- **PROBLEM TO WORK ON**
Copy, from the entries below, each line in which the string "called" appears.

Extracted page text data
*****
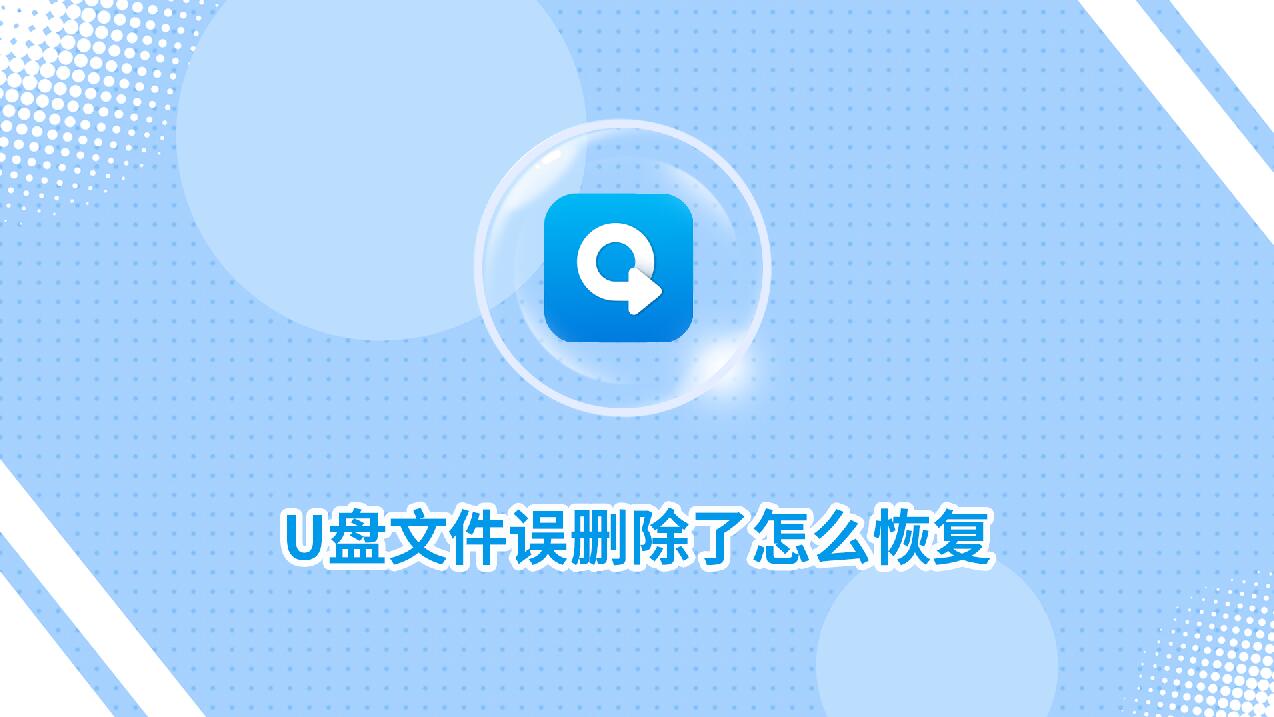 U盘文件误删除了怎么恢复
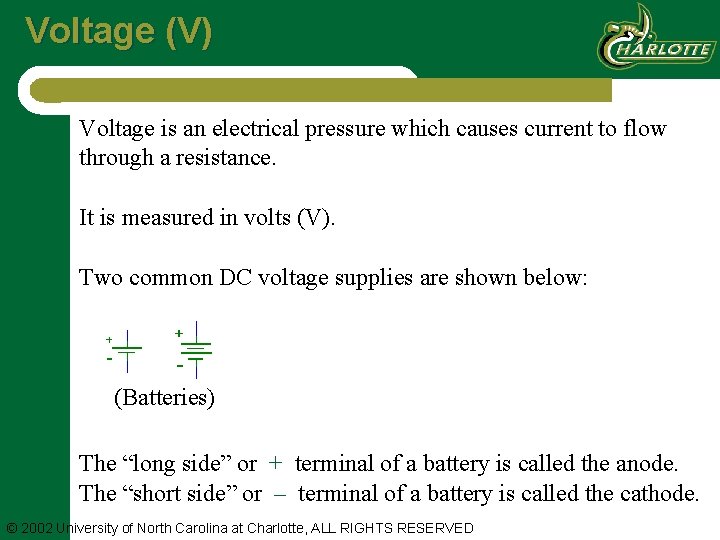 Voltage (V)

CHARLOTTE

Voltage is an electrical pressure which causes current to flow through a resistance.

It is measured in volts (V).

Two common DC voltage supplies are shown below:

+ - + -

(Batteries)

The “long side” or + terminal of a battery is called the anode.
The “short side” or – terminal of a battery is called the cathode.

© 2002 University of North Carolina at Charlotte, ALL RIGHTS RESERVED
*****
- **OUTPUT**
The “long side” or + terminal of a battery is called the anode.
The “short side” or – terminal of a battery is called the cathode.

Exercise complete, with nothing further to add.